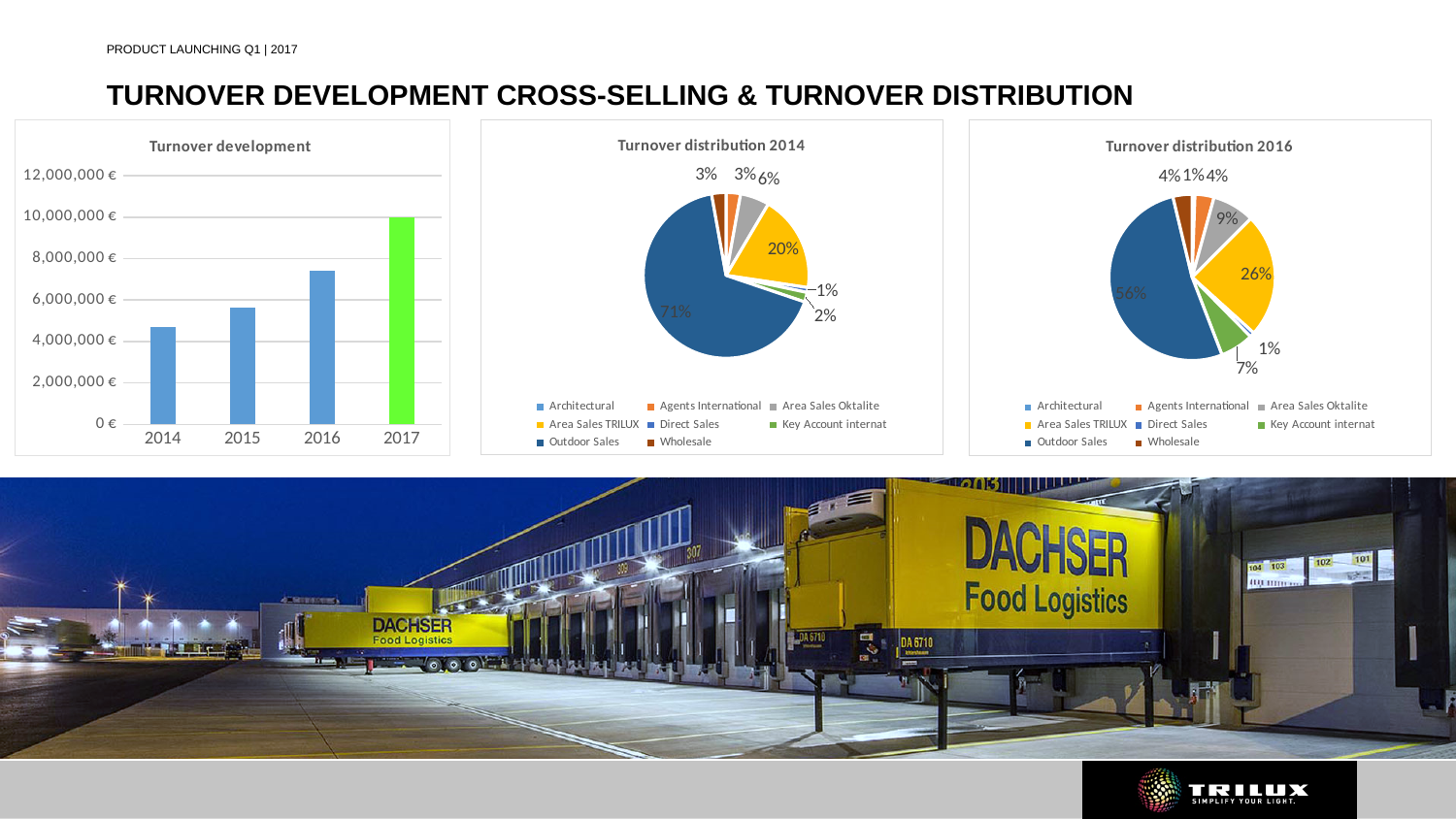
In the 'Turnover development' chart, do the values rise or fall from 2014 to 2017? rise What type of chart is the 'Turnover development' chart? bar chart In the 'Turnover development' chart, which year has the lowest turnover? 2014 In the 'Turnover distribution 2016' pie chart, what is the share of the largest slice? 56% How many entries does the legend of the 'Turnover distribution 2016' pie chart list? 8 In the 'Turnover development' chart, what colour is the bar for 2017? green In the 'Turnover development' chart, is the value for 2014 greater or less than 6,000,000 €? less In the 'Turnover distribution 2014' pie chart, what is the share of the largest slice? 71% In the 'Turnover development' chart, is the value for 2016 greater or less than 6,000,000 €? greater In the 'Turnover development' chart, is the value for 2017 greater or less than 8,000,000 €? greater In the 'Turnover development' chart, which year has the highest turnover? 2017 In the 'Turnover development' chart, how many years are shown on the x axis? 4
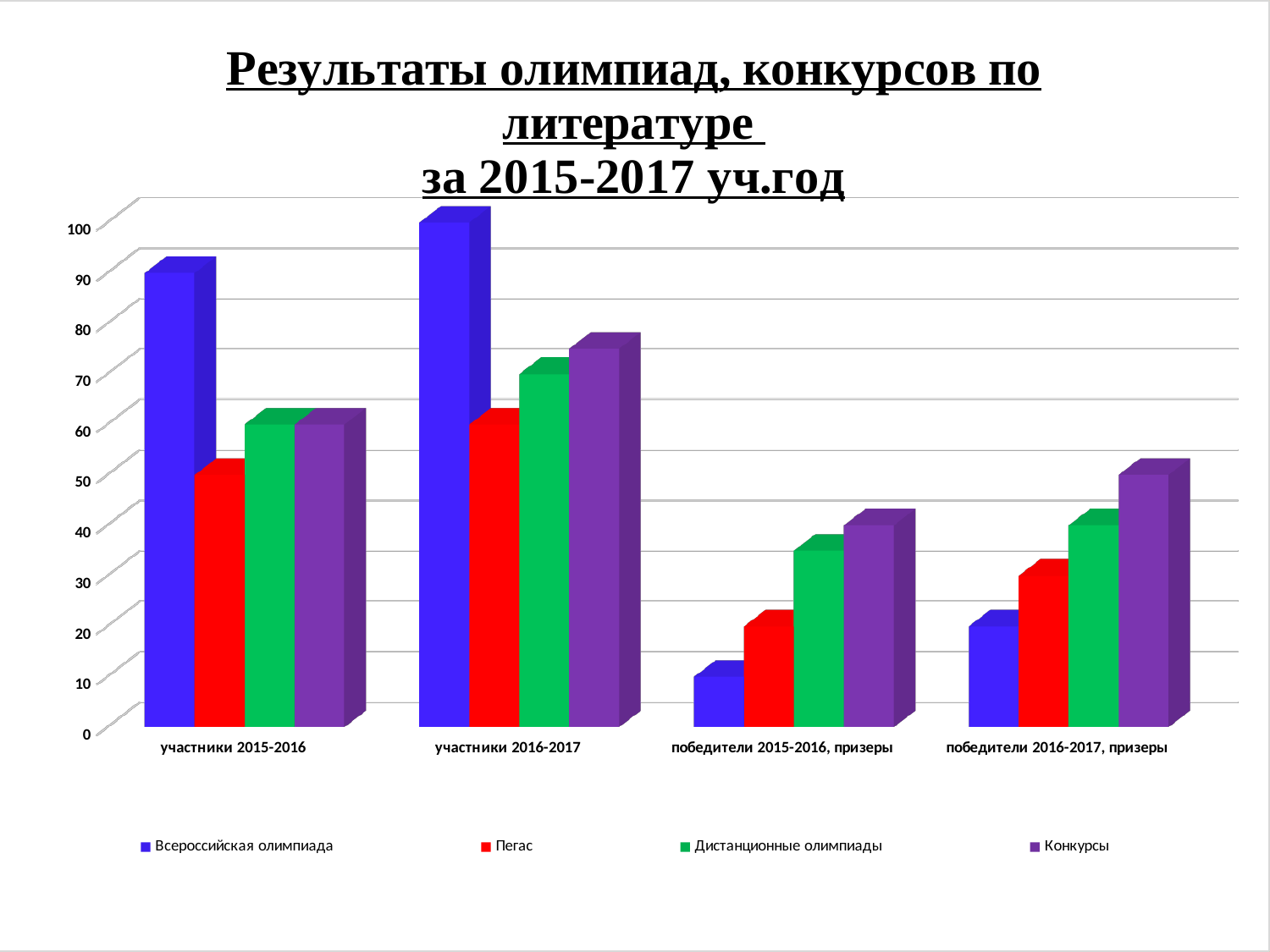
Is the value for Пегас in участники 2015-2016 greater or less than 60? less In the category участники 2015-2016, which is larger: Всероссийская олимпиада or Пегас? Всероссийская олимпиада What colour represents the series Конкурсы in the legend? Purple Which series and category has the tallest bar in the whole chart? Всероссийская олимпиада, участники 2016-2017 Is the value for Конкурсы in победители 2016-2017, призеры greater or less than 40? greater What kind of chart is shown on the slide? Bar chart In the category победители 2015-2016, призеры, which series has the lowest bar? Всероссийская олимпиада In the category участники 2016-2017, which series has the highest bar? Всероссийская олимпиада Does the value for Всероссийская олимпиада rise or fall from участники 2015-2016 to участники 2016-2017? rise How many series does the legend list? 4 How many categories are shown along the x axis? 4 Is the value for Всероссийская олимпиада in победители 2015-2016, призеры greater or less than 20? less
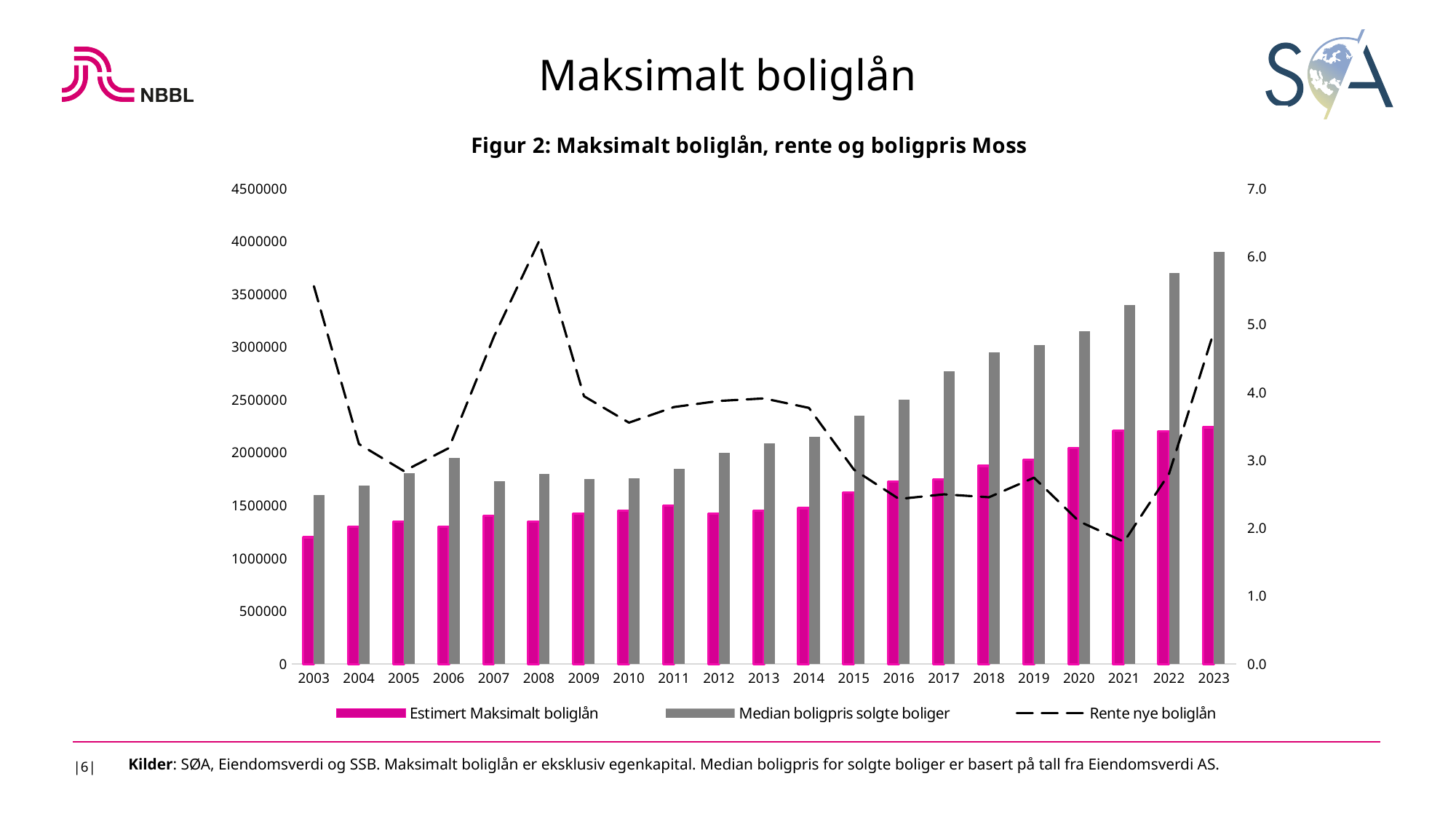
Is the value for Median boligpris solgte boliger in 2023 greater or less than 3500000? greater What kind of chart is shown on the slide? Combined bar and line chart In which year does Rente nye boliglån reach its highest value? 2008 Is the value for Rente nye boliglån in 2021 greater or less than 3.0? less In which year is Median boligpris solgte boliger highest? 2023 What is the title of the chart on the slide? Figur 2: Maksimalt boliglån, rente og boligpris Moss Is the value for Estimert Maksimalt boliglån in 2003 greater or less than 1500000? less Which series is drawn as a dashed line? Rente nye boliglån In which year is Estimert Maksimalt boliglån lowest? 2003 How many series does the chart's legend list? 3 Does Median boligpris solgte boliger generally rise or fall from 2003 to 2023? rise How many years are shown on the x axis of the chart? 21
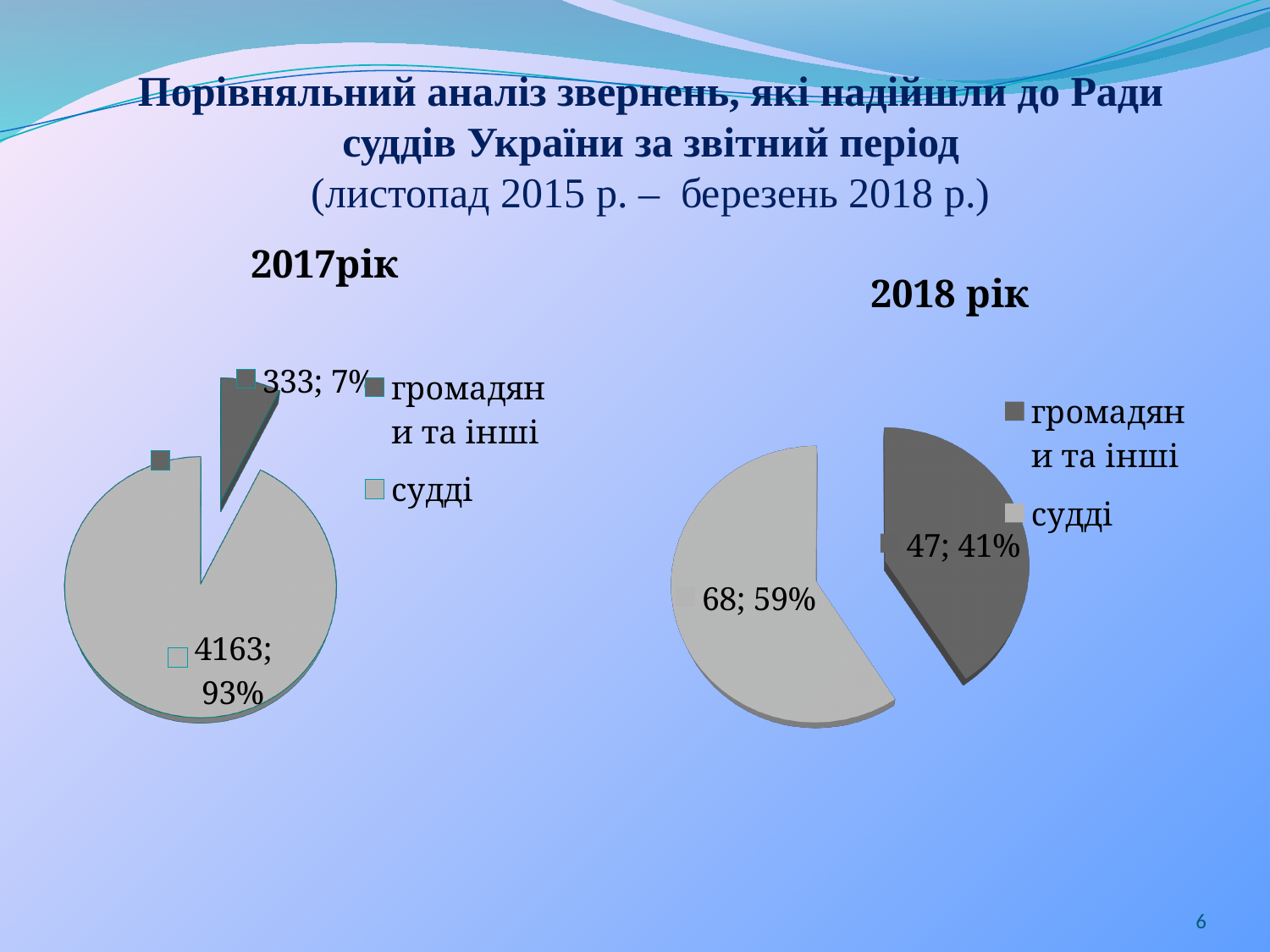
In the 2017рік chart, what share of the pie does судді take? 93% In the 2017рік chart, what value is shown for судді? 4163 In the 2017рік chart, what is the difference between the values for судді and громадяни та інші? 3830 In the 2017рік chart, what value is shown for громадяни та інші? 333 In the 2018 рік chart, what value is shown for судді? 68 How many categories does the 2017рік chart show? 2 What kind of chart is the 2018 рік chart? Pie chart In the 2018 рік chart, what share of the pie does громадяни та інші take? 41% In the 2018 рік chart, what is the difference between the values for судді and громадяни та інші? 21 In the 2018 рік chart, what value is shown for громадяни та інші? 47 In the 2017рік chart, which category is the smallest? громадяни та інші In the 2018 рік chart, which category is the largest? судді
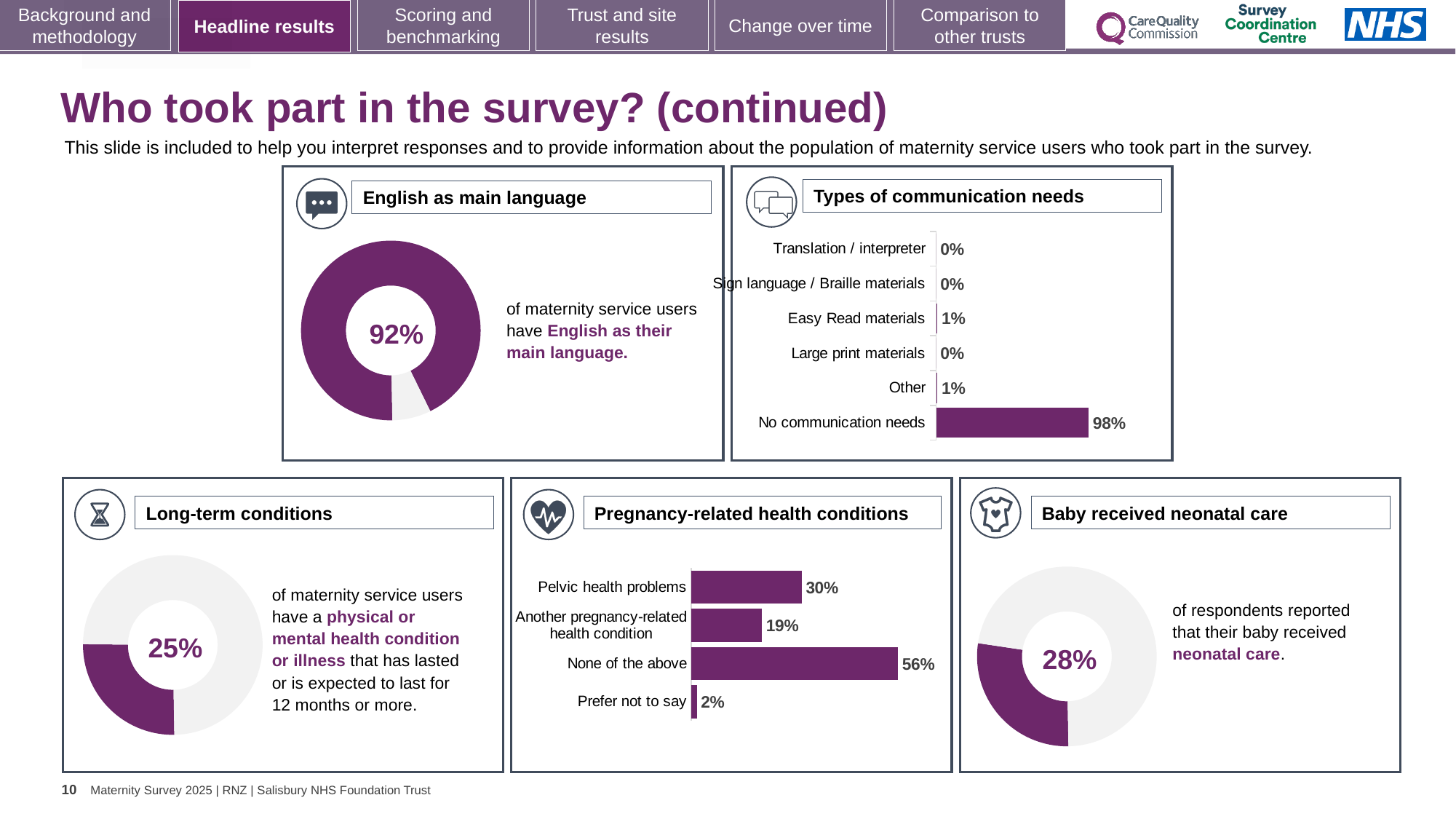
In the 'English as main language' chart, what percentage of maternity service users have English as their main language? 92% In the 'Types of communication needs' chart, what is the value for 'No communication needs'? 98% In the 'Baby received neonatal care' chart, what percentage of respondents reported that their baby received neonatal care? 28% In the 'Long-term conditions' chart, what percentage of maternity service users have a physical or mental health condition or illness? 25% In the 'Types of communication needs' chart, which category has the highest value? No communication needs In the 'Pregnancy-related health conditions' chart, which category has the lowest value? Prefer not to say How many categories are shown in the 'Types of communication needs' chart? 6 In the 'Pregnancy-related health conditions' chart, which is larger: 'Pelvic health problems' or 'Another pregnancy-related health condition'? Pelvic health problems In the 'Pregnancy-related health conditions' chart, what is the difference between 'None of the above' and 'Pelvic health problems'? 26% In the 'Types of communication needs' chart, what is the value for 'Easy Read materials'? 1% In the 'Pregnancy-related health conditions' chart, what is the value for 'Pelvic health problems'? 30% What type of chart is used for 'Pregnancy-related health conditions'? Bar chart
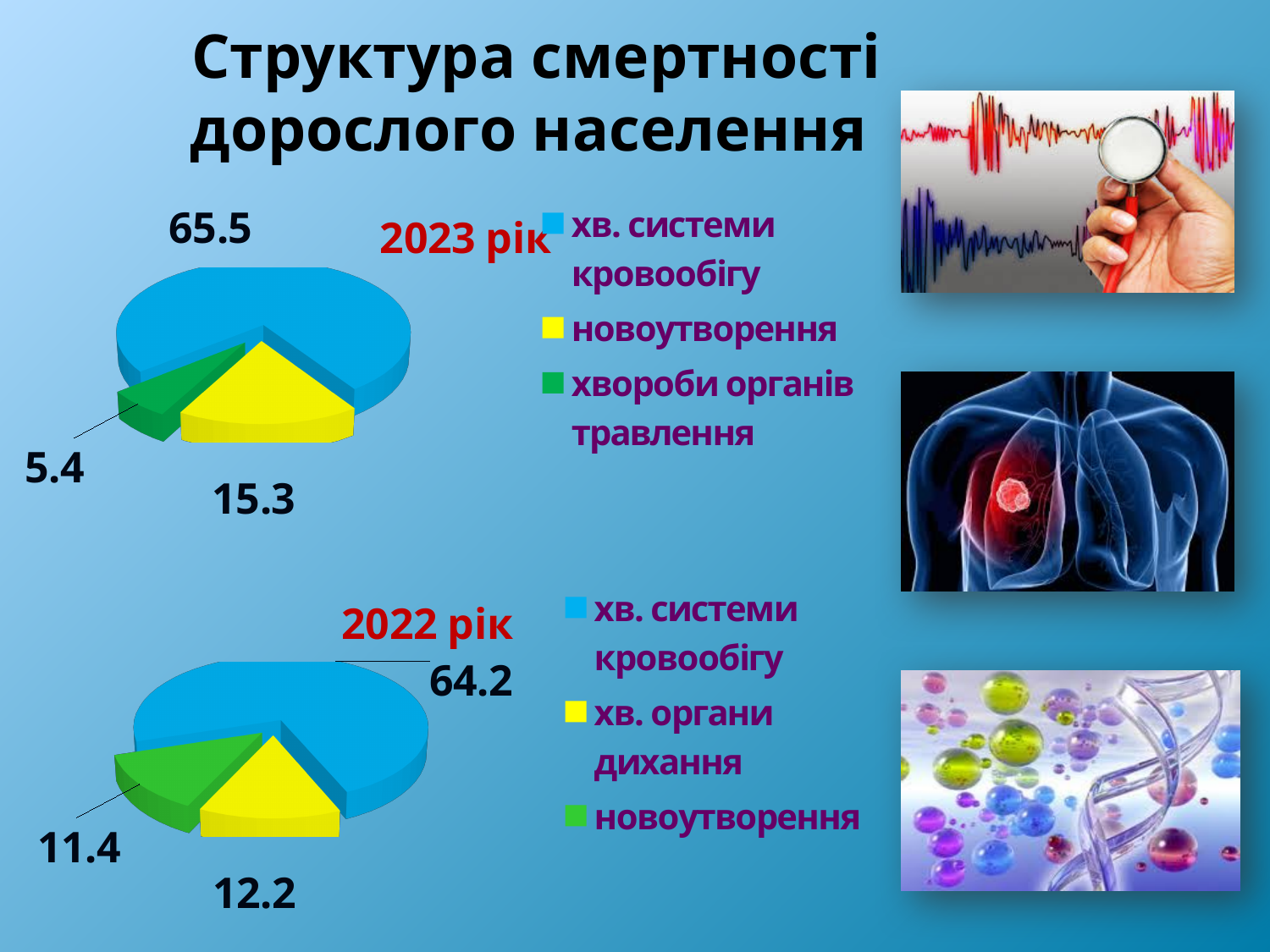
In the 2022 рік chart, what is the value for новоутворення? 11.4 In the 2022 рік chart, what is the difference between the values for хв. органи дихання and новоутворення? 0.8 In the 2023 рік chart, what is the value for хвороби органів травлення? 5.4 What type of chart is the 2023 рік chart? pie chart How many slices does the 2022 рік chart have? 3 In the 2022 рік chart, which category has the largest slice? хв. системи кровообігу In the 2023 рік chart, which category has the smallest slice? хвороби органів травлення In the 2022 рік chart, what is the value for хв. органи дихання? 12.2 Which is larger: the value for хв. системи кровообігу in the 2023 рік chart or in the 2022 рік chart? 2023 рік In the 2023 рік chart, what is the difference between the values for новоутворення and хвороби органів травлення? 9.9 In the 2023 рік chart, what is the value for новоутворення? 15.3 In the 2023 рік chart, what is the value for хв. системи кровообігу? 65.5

==============================

* WORK TO BE COMPLETED
Can you reproduce the rows from the line that contains "Is the value for Пегас" down to the line that contains "Is the value for Median", both included, word for word and without the pictures?

* EXERCISE OUTPUT
Is the value for Пегас in участники 2015-2016 greater or less than 60? less In the category участники 2015-2016, which is larger: Всероссийская олимпиада or Пегас? Всероссийская олимпиада What colour represents the series Конкурсы in the legend? Purple Which series and category has the tallest bar in the whole chart? Всероссийская олимпиада, участники 2016-2017 Is the value for Конкурсы in победители 2016-2017, призеры greater or less than 40? greater What kind of chart is shown on the slide? Bar chart In the category победители 2015-2016, призеры, which series has the lowest bar? Всероссийская олимпиада In the category участники 2016-2017, which series has the highest bar? Всероссийская олимпиада Does the value for Всероссийская олимпиада rise or fall from участники 2015-2016 to участники 2016-2017? rise How many series does the legend list? 4 How many categories are shown along the x axis? 4 Is the value for Всероссийская олимпиада in победители 2015-2016, призеры greater or less than 20? less
Is the value for Median boligpris solgte boliger in 2023 greater or less than 3500000? greater What kind of chart is shown on the slide? Combined bar and line chart In which year does Rente nye boliglån reach its highest value? 2008 Is the value for Rente nye boliglån in 2021 greater or less than 3.0? less In which year is Median boligpris solgte boliger highest? 2023 What is the title of the chart on the slide? Figur 2: Maksimalt boliglån, rente og boligpris Moss Is the value for Estimert Maksimalt boliglån in 2003 greater or less than 1500000? less Which series is drawn as a dashed line? Rente nye boliglån In which year is Estimert Maksimalt boliglån lowest? 2003 How many series does the chart's legend list? 3 Does Median boligpris solgte boliger generally rise or fall from 2003 to 2023? rise How many years are shown on the x axis of the chart? 21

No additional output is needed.